FanDuel expects spending on prediction markets in 2026 to be in the $250-$300 million range. It spent $50 million on the product in 2025. In the company’s February earnings call, Jackson said Flutter “reserves the right” to spend even more than that if the product seems to be delivering results. The business does not currently include any prediction market revenue in its 2026 projections.
While the second half of the year is set to be the focus, FanDuel did make a promotional push for FanDuel Predicts around the NCAA basketball tournament. This led to a clear surge in downloads, with FanDuel Predicts topping the app charts for sports. But volume remains low, leaving a large gap to close if FanDuel wishes to contend with the leaders in prediction markets.

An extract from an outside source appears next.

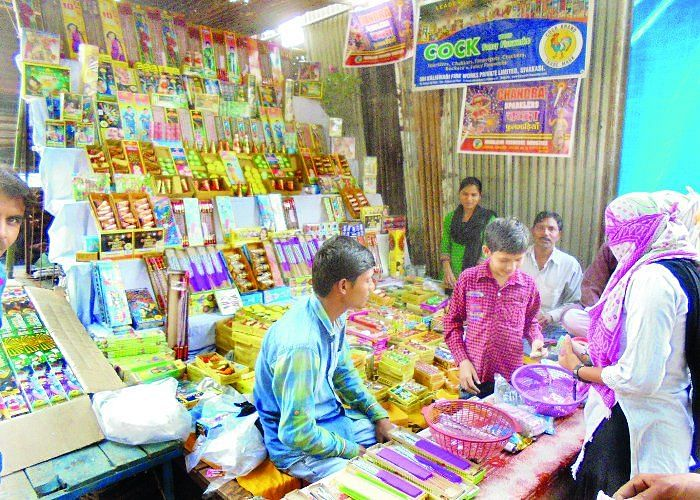 283 cracker stalls auctioned in city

CME volume compared to Kalshi, Polymarket US
All of FanDuel’s contracts are traded on CME’s exchange, meaning volume on FanDuel by definition cannot exceed volume on CME. DraftKings Predictions also offers users access to CME contracts, alongside Crypto.com contracts.

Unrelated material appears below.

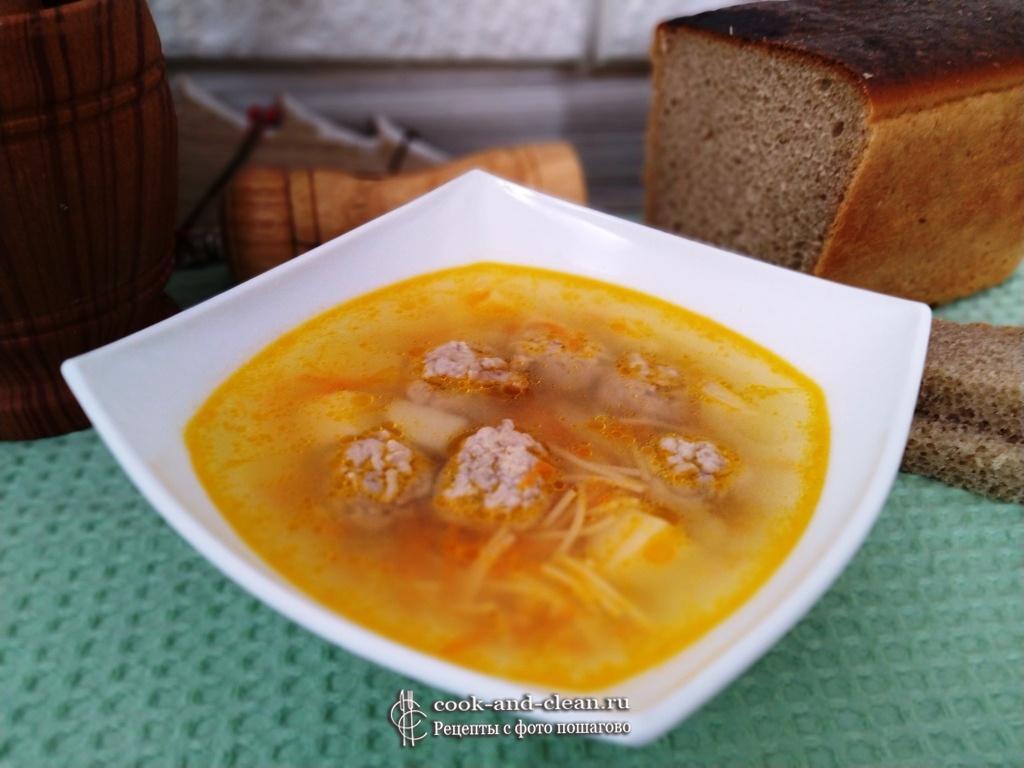 вермишелевый суп с фрикадельками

While full data for CME is more limited than Kalshi or Polymarket US, data viewed by InGame shows the exchange typically only reporting around $1.5 million in volume per day, compared to hundreds of millions for Kalshi.

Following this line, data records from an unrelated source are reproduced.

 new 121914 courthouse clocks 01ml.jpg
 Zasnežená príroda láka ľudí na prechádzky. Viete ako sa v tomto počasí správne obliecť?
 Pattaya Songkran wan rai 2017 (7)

CME does not publish daily data for weekends. Instead, it combines Saturday-to-Monday data on Mondays. This makes its daily volume for Mondays, especially April 6, which included the NCAA national championship game as well as a full weekend, much higher than other days.
However, when these numbers are compared to three-day periods on other prediction markets, again CME is a long way behind.
A recent analysis by Bank of America analysts found that Kalshi has a 91% share of the US-regulated event contract market. CME’s market share in the analysis rounded to 0%.
FanDuel Predicts vs Coinbase
While FanDuel Predicts does not publish its own daily volume, it does publish the market value of open contracts at the end of each day. This cannot be directly translated to volume, but it can be compared to other FCMs.
By this measure, FanDuel is not just a long way behind the long-established Robinhood, which would be expected, but also a long way behind Coinbase, which went live — via a partnership with Kalshi — slightly later than FanDuel.
This comparison may not be truly like-for-like. Coinbase users, more inclined to trade on cryptocurrency, may have more contracts that remain open overnight than FanDuel Predicts users, who are more likely to bet on sports events.
However, the scale of difference suggests that another FCM has still seen more growth in a similar time frame.
One issue that may be affecting volume, likely heightened during the first two rounds of The Masters, is that FanDuel Predicts’ fee formula discourages bets on longshots or big favorites. The prediction market charges a flat 2 cents on every contract, shared evenly between itself and CME. DraftKings Predictions has the same formula.
In practice, this can lead to skewed odds for certain bets. A bet at 1-cent odds has a vig of well over 100%, while a bet at 99-cent odds is guaranteed to lose money, even if it wins. Before and during the early stages of a golf major, even the favorites’ odds are below 20%. In addition, bettors may intend to eventually trade out of their positions, which would mean paying fees a second time, rather than holding them until settlement.

Despite the formula resulting in very high fees for certain contracts, the overall amount FanDuel has taken in fees appears to be low. At 1 cent per contract, even if FanDuel made up 100% of the volume on CME, it would still only be bringing in around $15,000 per day in fee revenue. Kalshi makes upwards of $4 million per day.